▶ Short task: From the post below on Fisk and 9/11 conspiracies, list every building collapse time that the quoted passage gives in seconds, along with the building or buildings each one belongs to.

▶ Text section:
::::::::

Monday, August 27, 2007

Fisk, 9/11 Conspiracies and Shakespeare

Via Solominia, we get to hear the latest on Robert Fisk's imaginative journalism:

...I am increasingly troubled at the inconsistencies in
the official narrative of 9/11. It's not just the obvious non sequiturs: where
are the aircraft parts (engines, etc) from the attack on the Pentagon? Why have
the officials involved in the United 93 flight (which crashed in Pennsylvania)
been muzzled? Why did flight 93's debris spread over miles when it was supposed
to have crashed in one piece in a field? Again, I'm not talking about the crazed
"research" of David Icke's Alice in Wonderland and the World Trade Center
Disaster – which should send any sane man back to reading the telephone
directory.


I am talking about scientific issues. If it is
true, for example, that kerosene burns at 820C under optimum conditions, how
come the steel beams of the twin towers – whose melting point is supposed to be
about 1,480C – would snap through at the same time? (They collapsed in 8.1 and
10 seconds.) What about the third tower – the so-called World Trade Centre
Building 7 (or the Salmon Brothers Building) – which collapsed in 6.6 seconds in
its own footprint at 5.20pm on 11 September? Why did it so neatly fall to the
ground when no aircraft had hit it? The American National Institute of Standards
and Technology was instructed to analyse the cause of the destruction of all
three buildings. They have not yet reported on WTC 7. Two prominent American
professors of mechanical engineering – very definitely not in the "raver"
bracket – are now legally challenging the terms of reference of this final
report on the grounds that it could be "fraudulent or deceptive"...




Oliver Kamm, who should be read by all and sundry, has this to say about Fisk:

Fisk is indeed a conspiracy theorist. He outed himself 18 months ago in a
speech in Australia. It is moderately scandalous that in the meantime he has
made no attempt to answer his own ill-informed questions by directing them to
competent researchers in engineering and aviation. Even so absurd and
discredited a figure as Michael Meacher
denies that his speculations about
9/11 make him a conspiracy theorist and claims "I'm only raising questions". Yet
Fisk and Meacher "raise questions" to which
definitive and comprehensive answers are wholly accessible and in the public domain. The alternative
explanation is that these answers themselves are part of an attempt to deceive
the public and divert attention from the real culprits. That type of explanation
about agency has a common and useful name. It is "conspiracy theory".

::::::::

▶ Supplied records:

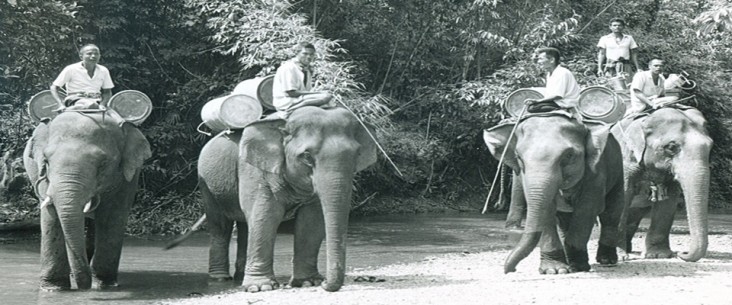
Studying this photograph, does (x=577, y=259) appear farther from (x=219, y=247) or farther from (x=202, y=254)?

::::::::

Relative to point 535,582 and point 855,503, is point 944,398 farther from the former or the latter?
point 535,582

::::::::

▶ Solution below:
- 8.1 seconds: the twin towers
- 10 seconds: the twin towers
- 6.6 seconds: World Trade Centre Building 7 (the Salmon Brothers Building)